Pequeña crónica de cerca de 20 horas en un trancón monumental en la vía Bogotá-Villavicencio.
Noche fría. Lúgubre. Solos. Abandonados en una cinta asfáltica bordeada por montañas y grandes arbustos. Interminable fila de vehículos a lo largo y ancho del carreteable. Cientos, no, tal vez miles de personas están con la cara larga y la mirada perdida como queriendo encontrar una respuesta a lo que está pasando. Hace por lo menos 16 horas que nada se mueve. Solo el canto de las aves, de los pajaritos enternecidos que alegres dejan escuchar sus notas melodiosas saludando al nuevo día.
Ha sido una noche de perros. Las familias buscaron la forma menos incómoda de pasar la noche. Se armaron de sacos y chaquetas para evitar que el frío hiciera de las suyas en las indefensas humanidades.

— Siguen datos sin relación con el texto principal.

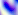

modality: photomicrograph
magnification: 400x
identification: Toxoplasma gondii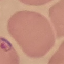

Summary:
  - Result: malaria parasites identified
  - Stain: Giemsa
  - Preparation: thin blood film
  - Capture: smartphone camera at the microscope eyepiece
  - Image type: automatically extracted cell patch, resized to 64 × 64 pixelsName the cell type shown.
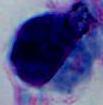

This is a leukocyte.

magnification = 1000x
modality = micrograph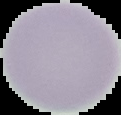

Image is 121×115 pixels. The area outside the segmented cell region is set to black. Malaria status: uninfected. From a thin blood smear.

Dentro de sus automotores improvisaron camas. Sillas abatidas en su máxima extensión. Almohadas improvisadas. El sueño y el cansancio de una interminable jornada hicieron de las suyas. En medio de las incomodidades, algo durmieron o al menos lo intentaron. Pero el estrés y la incertidumbre no escaparon con las sombras de la noche. No! También buscaron acomodo y ahí pernoctaron como sonámbulos en busca de la mejor sombra de la noche.
Entre murmullos y oscuridades pasaban los vendedores que venden de todo pero que no venden nada. Las luces de los vehículos se apagaron y el silencio se hizo más largo y la noche se perdió en sus más oscuras sombras. Una mujer dijo ‘quiero hacer chichi’ y su pareja atenta le respondió ‘haz ahí ‘ señalando con el índice de la mano derecha la berma fría de la carretera y ella ‘como se le ocurre, hay muchas personas y me pueden ver’. Entonces tomó la decisión de saltar una barda y unos centímetros más allá de la berma dio rienda suelta a su necesidad fisiológica y descansó. Tal vez a otras tantas mujeres les tocó hacer lo mismo.

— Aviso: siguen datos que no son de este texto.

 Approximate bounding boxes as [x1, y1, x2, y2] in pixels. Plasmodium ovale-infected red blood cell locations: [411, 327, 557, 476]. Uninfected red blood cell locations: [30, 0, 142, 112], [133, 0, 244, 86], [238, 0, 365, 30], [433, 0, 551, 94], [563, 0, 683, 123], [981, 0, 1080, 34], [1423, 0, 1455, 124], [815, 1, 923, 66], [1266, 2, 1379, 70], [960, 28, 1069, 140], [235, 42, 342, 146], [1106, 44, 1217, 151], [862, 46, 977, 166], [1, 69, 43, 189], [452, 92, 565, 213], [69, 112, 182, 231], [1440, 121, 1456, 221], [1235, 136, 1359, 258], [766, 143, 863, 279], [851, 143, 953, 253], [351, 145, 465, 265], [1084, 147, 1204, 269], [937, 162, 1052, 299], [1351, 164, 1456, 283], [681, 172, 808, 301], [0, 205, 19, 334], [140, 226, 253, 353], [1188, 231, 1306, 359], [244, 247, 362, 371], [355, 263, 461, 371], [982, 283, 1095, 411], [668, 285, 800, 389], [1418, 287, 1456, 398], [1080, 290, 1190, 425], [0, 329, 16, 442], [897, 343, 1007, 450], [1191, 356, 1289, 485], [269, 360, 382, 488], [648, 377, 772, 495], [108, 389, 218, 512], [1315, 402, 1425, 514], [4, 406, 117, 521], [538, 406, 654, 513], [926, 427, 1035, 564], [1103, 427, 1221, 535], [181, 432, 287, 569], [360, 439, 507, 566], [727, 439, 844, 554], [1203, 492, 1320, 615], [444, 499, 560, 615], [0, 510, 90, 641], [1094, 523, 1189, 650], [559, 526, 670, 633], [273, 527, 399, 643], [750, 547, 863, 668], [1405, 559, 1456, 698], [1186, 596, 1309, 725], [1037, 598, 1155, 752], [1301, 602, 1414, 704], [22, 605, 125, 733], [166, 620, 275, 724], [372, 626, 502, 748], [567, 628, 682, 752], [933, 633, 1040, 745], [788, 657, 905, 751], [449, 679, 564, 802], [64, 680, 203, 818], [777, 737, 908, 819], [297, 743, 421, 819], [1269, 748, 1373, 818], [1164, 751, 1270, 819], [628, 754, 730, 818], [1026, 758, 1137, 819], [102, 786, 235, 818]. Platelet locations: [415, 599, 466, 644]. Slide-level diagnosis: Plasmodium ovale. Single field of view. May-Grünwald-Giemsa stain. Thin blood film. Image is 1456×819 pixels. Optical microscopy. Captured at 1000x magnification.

En medio del silencio sepulcral de la noche el sueño fue venciendo la resistencia de los guerreros de la noche y hubo silencio. Los vendedores de todo qué no venden nada dejaron de aprovecharse de las necesidades de los viajeros y también sucumbieron ante los encantos de Morfeo pero con la firme intención de volver a vender de todo sin vender nada. Y a fe qué si porque con las primeras luces de un sábado frío ahí estaban vendiendo de todo sin vender nada. Ellos son los únicos a los que se les ve una mueca de sonrisa en el rostro.

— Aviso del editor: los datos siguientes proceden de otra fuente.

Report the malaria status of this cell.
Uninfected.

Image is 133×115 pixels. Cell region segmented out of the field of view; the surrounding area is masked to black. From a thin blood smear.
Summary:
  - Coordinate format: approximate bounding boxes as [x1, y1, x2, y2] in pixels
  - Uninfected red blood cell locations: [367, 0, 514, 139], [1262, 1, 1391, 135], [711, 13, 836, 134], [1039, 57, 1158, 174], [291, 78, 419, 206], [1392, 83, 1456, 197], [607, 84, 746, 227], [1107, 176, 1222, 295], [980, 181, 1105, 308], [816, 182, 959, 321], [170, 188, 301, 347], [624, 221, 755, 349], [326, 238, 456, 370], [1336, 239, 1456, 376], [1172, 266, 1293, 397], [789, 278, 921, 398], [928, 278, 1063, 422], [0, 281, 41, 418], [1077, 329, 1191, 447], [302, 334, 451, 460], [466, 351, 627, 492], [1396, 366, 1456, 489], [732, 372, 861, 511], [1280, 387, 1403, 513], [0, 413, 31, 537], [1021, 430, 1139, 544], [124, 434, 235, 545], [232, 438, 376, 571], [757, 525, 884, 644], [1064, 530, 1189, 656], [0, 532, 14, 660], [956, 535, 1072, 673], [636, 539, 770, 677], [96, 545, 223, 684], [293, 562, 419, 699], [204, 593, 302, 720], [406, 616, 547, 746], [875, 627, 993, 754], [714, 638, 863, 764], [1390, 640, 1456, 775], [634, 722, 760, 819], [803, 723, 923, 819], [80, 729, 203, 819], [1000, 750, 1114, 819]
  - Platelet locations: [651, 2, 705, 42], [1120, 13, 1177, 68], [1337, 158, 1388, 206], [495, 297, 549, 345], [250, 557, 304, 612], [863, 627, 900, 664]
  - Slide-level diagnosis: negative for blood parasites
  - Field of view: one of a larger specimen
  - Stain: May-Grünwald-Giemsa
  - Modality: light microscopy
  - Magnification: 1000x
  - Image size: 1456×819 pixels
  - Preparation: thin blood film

Al fin y al cabo son quienes más provecho le sacan a las tragedias y trancones que suelen ocurrir cada vez que en alguna parte de la carretera la montaña decide dejarse caer para interrumpir el tránsito por la vida. Pasa con frecuencia. Mucha, dice un hombre curtido en viajar por esta geografía estrellada. Nadie refleja rabia u odio. Solo resignación. Quizás amargura. Tal vez son consientes que de nada sirve elevar el ánimo. Ni el odio, ni el mal genio, ni la desesperanza, ni la amargura ni los vendedores que no venden nada podrán remover los cientos de toneladas de lodo, piedra y agua que lentamente bajan de la montaña obstaculizando el libre discurrir de quienes a diario frecuentan una odisea convertida en carretera!